IT Nota

Default Ports Used by SQL Server

Microsoft SQL Server LogoThe most often asked question when configuring a firewall for SQL Server access is what ports are used by SQL Server? If your SQL Server uses default port numbers, it’s important to have TCP port 1343 & UDP port 1344 at the minimum opened. The rest port numbers are listed on the table below.

It’s important to note that a named instance will have a dynamic port number other than 1433 used and it might be better be configured to use a static port instead.

Ports Used by SQL Server Database Engine

Scenario

Port

Comments

SQL Server default instance running over TCP

TCP port 1433

This is the most common port allowed through the firewall.
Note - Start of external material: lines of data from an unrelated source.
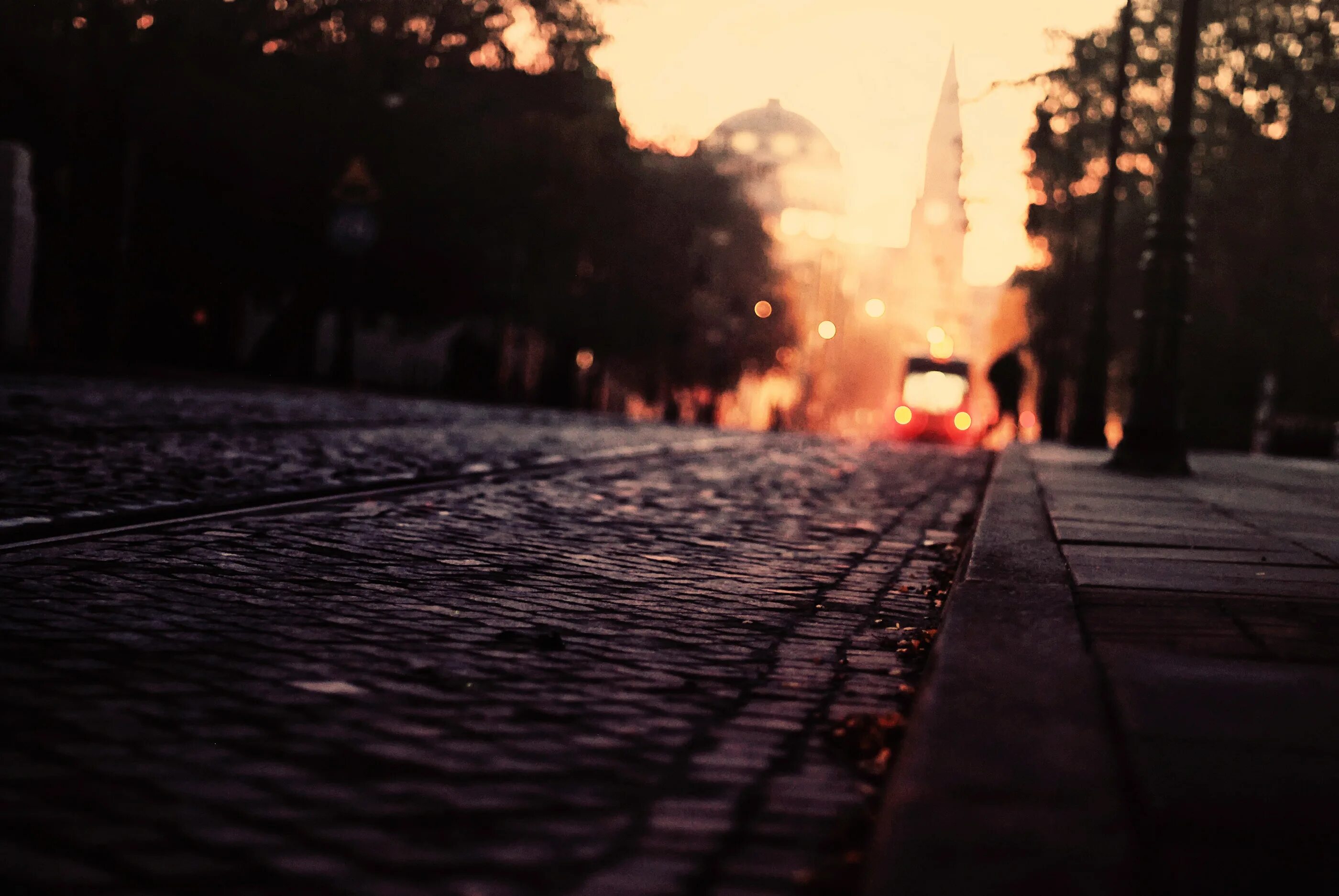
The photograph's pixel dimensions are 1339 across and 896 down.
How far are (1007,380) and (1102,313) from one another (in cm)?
872

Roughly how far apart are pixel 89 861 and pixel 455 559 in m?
4.25

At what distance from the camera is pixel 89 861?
281 centimetres

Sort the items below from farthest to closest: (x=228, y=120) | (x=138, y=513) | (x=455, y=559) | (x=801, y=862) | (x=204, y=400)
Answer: (x=228, y=120) → (x=204, y=400) → (x=138, y=513) → (x=455, y=559) → (x=801, y=862)

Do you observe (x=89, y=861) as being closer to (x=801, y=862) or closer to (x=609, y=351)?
(x=801, y=862)

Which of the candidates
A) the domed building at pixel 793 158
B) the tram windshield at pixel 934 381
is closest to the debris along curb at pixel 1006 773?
the tram windshield at pixel 934 381

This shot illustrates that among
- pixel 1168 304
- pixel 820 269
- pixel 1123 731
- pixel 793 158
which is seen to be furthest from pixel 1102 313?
pixel 793 158

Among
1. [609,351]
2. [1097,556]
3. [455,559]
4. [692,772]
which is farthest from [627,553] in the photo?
[609,351]

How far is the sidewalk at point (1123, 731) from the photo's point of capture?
276cm

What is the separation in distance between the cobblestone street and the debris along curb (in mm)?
168

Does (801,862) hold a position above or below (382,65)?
below

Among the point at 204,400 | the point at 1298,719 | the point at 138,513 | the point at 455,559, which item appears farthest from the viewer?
the point at 204,400

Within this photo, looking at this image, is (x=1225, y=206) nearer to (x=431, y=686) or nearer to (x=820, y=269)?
(x=431, y=686)

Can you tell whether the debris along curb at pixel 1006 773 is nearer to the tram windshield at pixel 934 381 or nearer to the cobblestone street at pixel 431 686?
the cobblestone street at pixel 431 686

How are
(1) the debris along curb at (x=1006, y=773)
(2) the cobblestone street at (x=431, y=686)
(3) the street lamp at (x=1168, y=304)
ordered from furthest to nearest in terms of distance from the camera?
(3) the street lamp at (x=1168, y=304) → (2) the cobblestone street at (x=431, y=686) → (1) the debris along curb at (x=1006, y=773)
It applies to routine connections to the default installation of the Database Engine, or a named instance that is the only instance running on the computer. (Named instances have special considerations. See Dynamic Ports later in this topic.)
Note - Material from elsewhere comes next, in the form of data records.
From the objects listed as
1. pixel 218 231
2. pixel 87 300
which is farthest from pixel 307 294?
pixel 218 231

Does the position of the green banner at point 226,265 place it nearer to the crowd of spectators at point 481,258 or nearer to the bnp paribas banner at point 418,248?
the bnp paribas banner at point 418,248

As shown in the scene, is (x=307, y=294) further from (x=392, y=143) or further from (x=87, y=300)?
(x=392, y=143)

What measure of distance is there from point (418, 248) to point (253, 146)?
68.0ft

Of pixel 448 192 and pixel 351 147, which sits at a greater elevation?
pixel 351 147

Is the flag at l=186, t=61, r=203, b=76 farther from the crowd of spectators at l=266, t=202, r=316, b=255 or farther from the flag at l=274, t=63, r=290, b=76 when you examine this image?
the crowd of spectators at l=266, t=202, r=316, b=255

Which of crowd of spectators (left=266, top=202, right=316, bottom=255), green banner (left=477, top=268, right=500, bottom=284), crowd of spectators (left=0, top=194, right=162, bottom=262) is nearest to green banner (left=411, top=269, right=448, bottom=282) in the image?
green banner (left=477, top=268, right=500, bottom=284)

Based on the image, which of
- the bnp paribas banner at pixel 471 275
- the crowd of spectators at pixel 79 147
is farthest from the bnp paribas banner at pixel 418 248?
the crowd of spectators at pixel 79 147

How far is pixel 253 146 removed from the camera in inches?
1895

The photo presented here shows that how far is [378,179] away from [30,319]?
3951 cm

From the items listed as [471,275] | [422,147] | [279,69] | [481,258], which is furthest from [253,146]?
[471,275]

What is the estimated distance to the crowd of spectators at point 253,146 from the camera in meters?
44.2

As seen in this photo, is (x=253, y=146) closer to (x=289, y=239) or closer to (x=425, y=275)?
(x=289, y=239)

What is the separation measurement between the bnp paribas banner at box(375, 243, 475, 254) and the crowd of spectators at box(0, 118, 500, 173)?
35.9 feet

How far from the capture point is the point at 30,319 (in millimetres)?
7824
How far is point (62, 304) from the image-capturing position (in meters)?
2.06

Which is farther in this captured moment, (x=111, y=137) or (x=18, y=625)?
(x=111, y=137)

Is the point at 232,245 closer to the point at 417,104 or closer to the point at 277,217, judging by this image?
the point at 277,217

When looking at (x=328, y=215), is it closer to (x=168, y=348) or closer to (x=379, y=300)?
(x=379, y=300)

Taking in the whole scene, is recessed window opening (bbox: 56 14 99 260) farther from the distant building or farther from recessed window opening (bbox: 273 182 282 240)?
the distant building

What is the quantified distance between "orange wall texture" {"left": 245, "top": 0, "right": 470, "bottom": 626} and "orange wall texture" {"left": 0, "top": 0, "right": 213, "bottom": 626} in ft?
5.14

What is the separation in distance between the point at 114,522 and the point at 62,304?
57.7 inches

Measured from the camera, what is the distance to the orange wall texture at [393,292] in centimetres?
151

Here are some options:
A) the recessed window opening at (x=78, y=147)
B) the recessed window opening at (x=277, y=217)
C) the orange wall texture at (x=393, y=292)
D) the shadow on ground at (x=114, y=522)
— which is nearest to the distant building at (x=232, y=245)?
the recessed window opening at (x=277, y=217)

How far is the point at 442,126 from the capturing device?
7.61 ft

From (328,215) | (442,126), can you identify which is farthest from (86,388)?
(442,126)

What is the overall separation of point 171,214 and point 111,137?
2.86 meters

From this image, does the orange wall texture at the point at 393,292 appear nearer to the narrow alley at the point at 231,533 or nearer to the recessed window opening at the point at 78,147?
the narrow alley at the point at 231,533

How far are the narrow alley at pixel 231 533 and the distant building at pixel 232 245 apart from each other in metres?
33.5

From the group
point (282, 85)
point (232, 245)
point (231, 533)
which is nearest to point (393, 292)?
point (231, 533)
SQL Server named instances in the default configuration

The TCP port is a dynamic port determined at the time the Database Engine starts.

See the discussion below in the section Dynamic Ports. UDP port 1434 might be required for the SQL Server Browser Service when you are using named instances.
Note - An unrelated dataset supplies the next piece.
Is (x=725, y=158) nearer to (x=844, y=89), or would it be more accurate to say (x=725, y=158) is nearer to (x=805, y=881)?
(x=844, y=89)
SQL Server named instances when they are configured to use a fixed port

The port number configured by the administrator.

See the discussion below in the section Dynamic Ports.

Dedicated Admin Connection

TCP port 1434 for the default instance. Other ports are used for named instances. Check the error log for the port number.

By default, remote connections to the Dedicated Administrator Connection (DAC) are not enabled. To enable remote DAC, use the Surface Area Configuration facet. For more information, see Surface Area Configuration.

SQL Server Browser service

UDP port 1434

The SQL Server Browser service listens for incoming connections to a named instance and provides the client the TCP port number that corresponds to that named instance. Normally the SQL Server Browser service is started whenever named instances of the Database Engine are used. The SQL Server Browser service does not have to be started if the client is configured to connect to the specific port of the named instance.

SQL Server instance running over an HTTP endpoint.

Can be specified when an HTTP endpoint is created. The default is TCP port 80 for CLEAR_PORT traffic and 443 for SSL_PORT traffic.

Used for an HTTP connection through a URL.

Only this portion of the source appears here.